Elle se pencha sur son amie.

— Tu sais où elle se trouve ?

Deirane hocha la tête. Elle guida sa compagne vers l’escalier pour atteindre le quatrième étage où se situaient les cellules individuelles. Celle d’Ard était tout au fond, en face de celle de Chenlow. Elle frappa et entra sans attendre d’invitation.

En découvrant son mentor, allongé sur son lit, sa première réaction fut le soulagement de le découvrir encore vivant.
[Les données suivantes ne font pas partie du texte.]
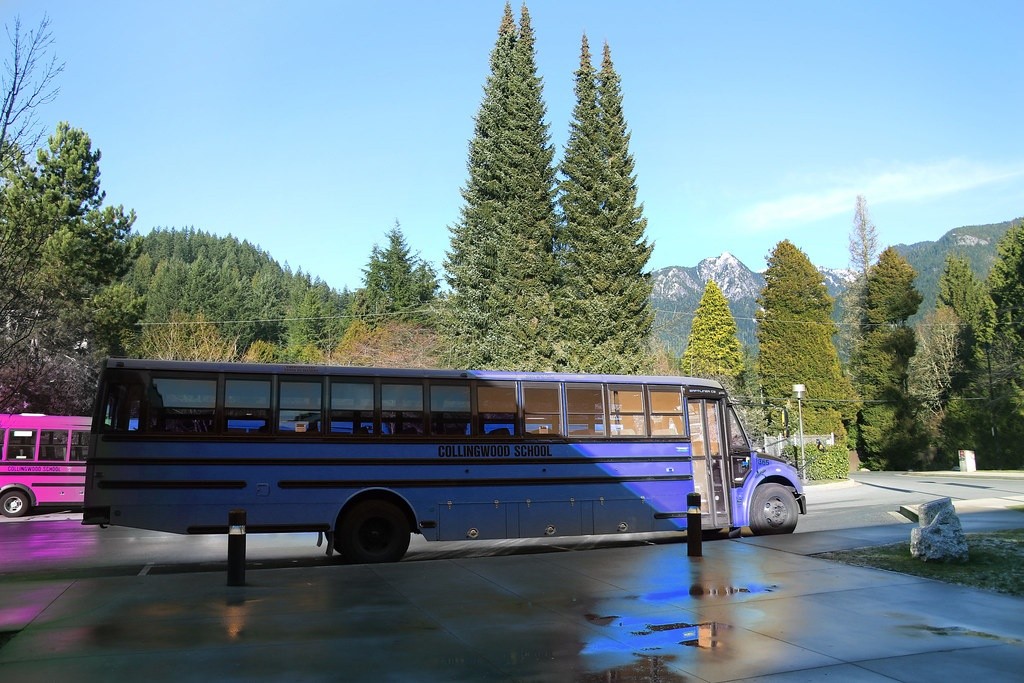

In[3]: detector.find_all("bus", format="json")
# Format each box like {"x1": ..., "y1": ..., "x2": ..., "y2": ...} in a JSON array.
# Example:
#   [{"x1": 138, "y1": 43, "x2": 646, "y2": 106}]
[
  {"x1": 81, "y1": 356, "x2": 806, "y2": 564},
  {"x1": 0, "y1": 413, "x2": 94, "y2": 519}
]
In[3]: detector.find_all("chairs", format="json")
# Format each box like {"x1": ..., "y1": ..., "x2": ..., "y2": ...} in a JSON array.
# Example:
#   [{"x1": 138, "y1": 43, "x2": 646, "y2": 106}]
[
  {"x1": 156, "y1": 409, "x2": 601, "y2": 434},
  {"x1": 10, "y1": 446, "x2": 86, "y2": 461}
]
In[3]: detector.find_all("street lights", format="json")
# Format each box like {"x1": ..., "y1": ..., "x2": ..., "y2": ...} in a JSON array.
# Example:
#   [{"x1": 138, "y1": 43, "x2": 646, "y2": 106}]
[{"x1": 792, "y1": 384, "x2": 807, "y2": 480}]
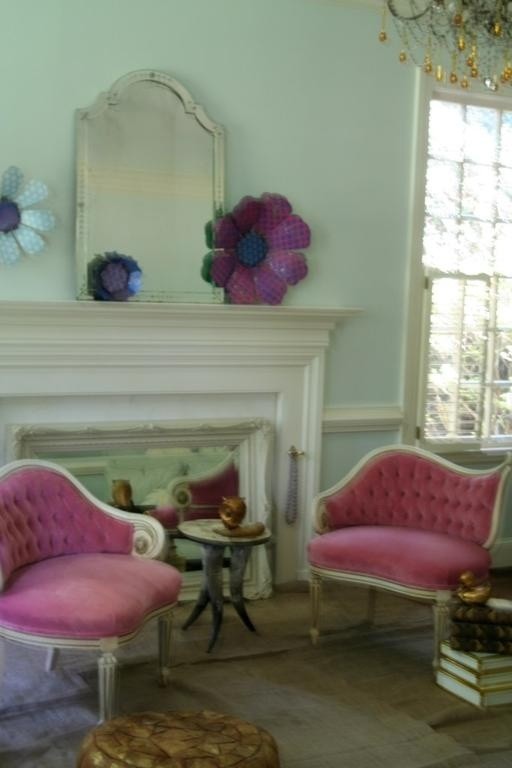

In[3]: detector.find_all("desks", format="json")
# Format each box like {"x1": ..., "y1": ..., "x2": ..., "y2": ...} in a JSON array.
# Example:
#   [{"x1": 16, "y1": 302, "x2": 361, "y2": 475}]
[{"x1": 177, "y1": 513, "x2": 269, "y2": 651}]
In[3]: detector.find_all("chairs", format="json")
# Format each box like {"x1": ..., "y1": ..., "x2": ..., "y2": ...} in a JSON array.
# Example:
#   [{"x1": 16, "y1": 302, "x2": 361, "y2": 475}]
[
  {"x1": 301, "y1": 435, "x2": 511, "y2": 675},
  {"x1": 139, "y1": 454, "x2": 240, "y2": 572},
  {"x1": 1, "y1": 456, "x2": 184, "y2": 726}
]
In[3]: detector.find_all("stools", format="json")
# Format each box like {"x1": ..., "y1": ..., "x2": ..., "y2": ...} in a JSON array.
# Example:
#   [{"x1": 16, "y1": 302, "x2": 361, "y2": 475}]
[{"x1": 76, "y1": 708, "x2": 279, "y2": 767}]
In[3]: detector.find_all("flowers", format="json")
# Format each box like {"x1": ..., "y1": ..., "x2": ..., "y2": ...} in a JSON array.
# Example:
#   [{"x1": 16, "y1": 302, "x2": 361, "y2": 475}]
[
  {"x1": 209, "y1": 190, "x2": 311, "y2": 307},
  {"x1": 88, "y1": 248, "x2": 142, "y2": 300},
  {"x1": 0, "y1": 164, "x2": 59, "y2": 262}
]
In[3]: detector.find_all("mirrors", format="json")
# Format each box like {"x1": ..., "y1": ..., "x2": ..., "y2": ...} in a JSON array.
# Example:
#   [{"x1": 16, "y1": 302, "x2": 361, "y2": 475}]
[
  {"x1": 12, "y1": 417, "x2": 277, "y2": 603},
  {"x1": 68, "y1": 62, "x2": 229, "y2": 304}
]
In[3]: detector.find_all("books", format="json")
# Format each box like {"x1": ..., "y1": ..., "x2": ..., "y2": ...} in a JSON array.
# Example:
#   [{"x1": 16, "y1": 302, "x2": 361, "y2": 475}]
[
  {"x1": 441, "y1": 656, "x2": 512, "y2": 690},
  {"x1": 439, "y1": 639, "x2": 512, "y2": 674},
  {"x1": 433, "y1": 671, "x2": 512, "y2": 710}
]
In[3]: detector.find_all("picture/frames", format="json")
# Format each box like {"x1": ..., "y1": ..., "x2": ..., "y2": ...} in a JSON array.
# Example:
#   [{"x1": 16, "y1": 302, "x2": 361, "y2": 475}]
[{"x1": 65, "y1": 463, "x2": 112, "y2": 501}]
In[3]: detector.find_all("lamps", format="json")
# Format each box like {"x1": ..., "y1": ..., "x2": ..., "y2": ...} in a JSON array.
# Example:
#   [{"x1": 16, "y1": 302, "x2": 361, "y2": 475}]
[{"x1": 379, "y1": 1, "x2": 511, "y2": 104}]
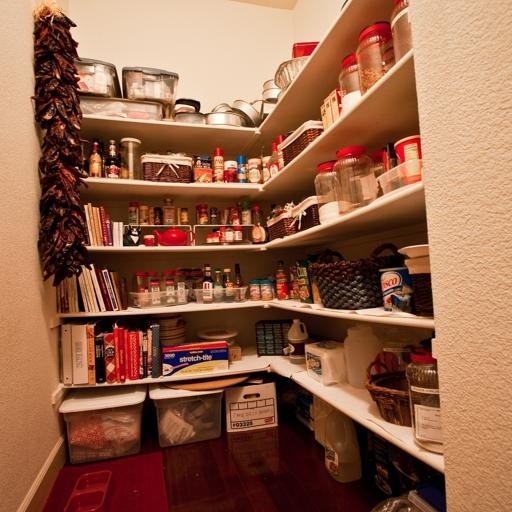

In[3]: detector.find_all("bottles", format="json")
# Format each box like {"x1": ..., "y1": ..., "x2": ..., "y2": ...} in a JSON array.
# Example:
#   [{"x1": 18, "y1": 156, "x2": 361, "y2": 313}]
[
  {"x1": 128, "y1": 197, "x2": 268, "y2": 244},
  {"x1": 343, "y1": 326, "x2": 382, "y2": 388},
  {"x1": 313, "y1": 145, "x2": 379, "y2": 224},
  {"x1": 131, "y1": 263, "x2": 244, "y2": 308},
  {"x1": 80, "y1": 137, "x2": 145, "y2": 179},
  {"x1": 248, "y1": 254, "x2": 321, "y2": 303},
  {"x1": 406, "y1": 353, "x2": 443, "y2": 456},
  {"x1": 338, "y1": 0, "x2": 413, "y2": 115},
  {"x1": 193, "y1": 136, "x2": 285, "y2": 185}
]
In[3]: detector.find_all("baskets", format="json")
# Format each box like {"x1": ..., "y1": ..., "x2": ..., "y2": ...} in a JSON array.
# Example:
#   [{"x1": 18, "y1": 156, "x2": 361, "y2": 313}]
[
  {"x1": 308, "y1": 244, "x2": 403, "y2": 309},
  {"x1": 277, "y1": 120, "x2": 322, "y2": 166},
  {"x1": 141, "y1": 155, "x2": 192, "y2": 183},
  {"x1": 295, "y1": 204, "x2": 320, "y2": 232},
  {"x1": 365, "y1": 361, "x2": 415, "y2": 426},
  {"x1": 266, "y1": 210, "x2": 296, "y2": 240}
]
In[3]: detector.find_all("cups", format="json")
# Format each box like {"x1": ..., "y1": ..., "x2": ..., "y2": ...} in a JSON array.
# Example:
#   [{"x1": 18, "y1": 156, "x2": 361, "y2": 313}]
[
  {"x1": 377, "y1": 268, "x2": 411, "y2": 311},
  {"x1": 394, "y1": 134, "x2": 422, "y2": 185}
]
Puis son immobilité l’inquiéta.

— Ard ! cria-t-elle.

Elle se précipita vers lui, s’arrêtant au bord du lit. En temps normal, un simple drap aurait recouvert son corps décharné. Le mauvais temps qui régnait depuis peu avait obligé à le compléter d’une couverture.
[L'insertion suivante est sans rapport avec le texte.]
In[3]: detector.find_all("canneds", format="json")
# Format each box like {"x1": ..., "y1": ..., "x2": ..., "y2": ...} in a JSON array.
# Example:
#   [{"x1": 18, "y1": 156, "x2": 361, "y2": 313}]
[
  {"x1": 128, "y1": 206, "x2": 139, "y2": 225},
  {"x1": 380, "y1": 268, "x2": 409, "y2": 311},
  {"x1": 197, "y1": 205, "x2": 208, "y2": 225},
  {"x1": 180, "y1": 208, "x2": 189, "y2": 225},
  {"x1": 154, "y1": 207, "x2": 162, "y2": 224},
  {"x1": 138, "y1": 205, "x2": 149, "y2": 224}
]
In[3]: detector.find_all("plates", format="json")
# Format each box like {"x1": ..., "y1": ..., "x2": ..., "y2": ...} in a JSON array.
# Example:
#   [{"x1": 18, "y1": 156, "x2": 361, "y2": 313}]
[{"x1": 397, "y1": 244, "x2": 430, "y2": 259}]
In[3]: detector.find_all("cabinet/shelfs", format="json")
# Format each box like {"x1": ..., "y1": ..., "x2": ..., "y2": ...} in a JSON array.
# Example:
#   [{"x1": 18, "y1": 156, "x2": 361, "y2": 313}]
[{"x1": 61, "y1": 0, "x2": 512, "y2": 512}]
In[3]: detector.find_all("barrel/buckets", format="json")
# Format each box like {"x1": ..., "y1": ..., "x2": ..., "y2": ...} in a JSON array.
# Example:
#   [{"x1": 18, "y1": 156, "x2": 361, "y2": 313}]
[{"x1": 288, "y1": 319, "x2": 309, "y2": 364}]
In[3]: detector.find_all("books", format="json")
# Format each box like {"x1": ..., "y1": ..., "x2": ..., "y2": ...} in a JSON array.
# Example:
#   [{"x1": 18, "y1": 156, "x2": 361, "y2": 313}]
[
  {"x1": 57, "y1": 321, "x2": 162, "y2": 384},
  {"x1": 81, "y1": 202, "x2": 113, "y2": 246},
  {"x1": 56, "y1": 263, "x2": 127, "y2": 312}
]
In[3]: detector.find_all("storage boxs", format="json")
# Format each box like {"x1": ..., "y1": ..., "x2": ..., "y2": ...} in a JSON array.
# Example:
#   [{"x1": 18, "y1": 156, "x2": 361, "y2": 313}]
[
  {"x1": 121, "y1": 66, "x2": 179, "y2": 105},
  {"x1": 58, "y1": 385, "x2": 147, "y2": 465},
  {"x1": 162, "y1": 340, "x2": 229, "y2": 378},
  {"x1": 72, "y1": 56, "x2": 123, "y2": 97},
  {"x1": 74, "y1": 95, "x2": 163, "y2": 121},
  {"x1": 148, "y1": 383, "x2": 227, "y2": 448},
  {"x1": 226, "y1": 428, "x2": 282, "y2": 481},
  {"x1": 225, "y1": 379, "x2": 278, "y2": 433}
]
— La pièce n’est pas assez chaude, s’écria Deirane. Il faut lui rajouter une couverture, vous entendez comment il respire ?

En effet, la respiration du vieillard était sifflante, comme si ses bronches étaient bouchées.

— J’y vais, proposa Loumäi.

Elle allait quitter la chambre à la recherche des couvertures quand un eunuque s’encadra dans la porte. Il la retint par le bras pour l’empêcher de sortir. Elle tenta de se dégager, mais la poigne de l’homme était solide. Elle leva la tête, reconnaissant Daniel, son amant. Elle cessa de se débattre.

— Une couverture de plus ne servira à rien, dit-il, il fait bien assez chaud. Ce n’est pas le froid qui est responsable de son état.

Deirane tourna le regard vers lui avant de ramener son attention sur Ard.

— Bonjour, Daniel, que lui arrive-t-il ?

— La même chose qu’à beaucoup de gens ces temps-ci. La maladie.

— Elle a atteint le palais ?

— Tu es bien placée pour le savoir, fit remarquer Dursun.

— Ce n’est pas bien grave. Ici, on est bien nourri, on n’en meurt pas.

Daniel ne dit rien, mais Dursun avait compris le fond de sa pensée. Et certainement Deirane aussi, même si elle ne voulait pas l’admettre. Il était vieux, très vieux. Et faible. Il y avait des chances qu’il n’eût pas la force de combattre le mal.

Ard ouvrit les yeux. Il les tourna vers Deirane. Ses lèvres esquissèrent un sourire.

— Bonjour jolie demoiselle, la salua-t-il d’une voix ténue ?

Deirane le regarda, un peu affolée.

— Tu ne sais plus qui je suis ?

— Bien sûr que je sais qui tu es. Tu ne peux pas me laisser imaginer un instant que j’ai atteint le paradis, entouré des vierges que me promet ma religion.

La jeune femme lui sourit.

— Apparemment, tu ne vas pas si bien que ça ; je ne vois aucune vierge dans cette pièce.

— Techniquement, je le suis, intervint Dursun.

— Toi, alors que tu as fait plus souvent l’amour que moi.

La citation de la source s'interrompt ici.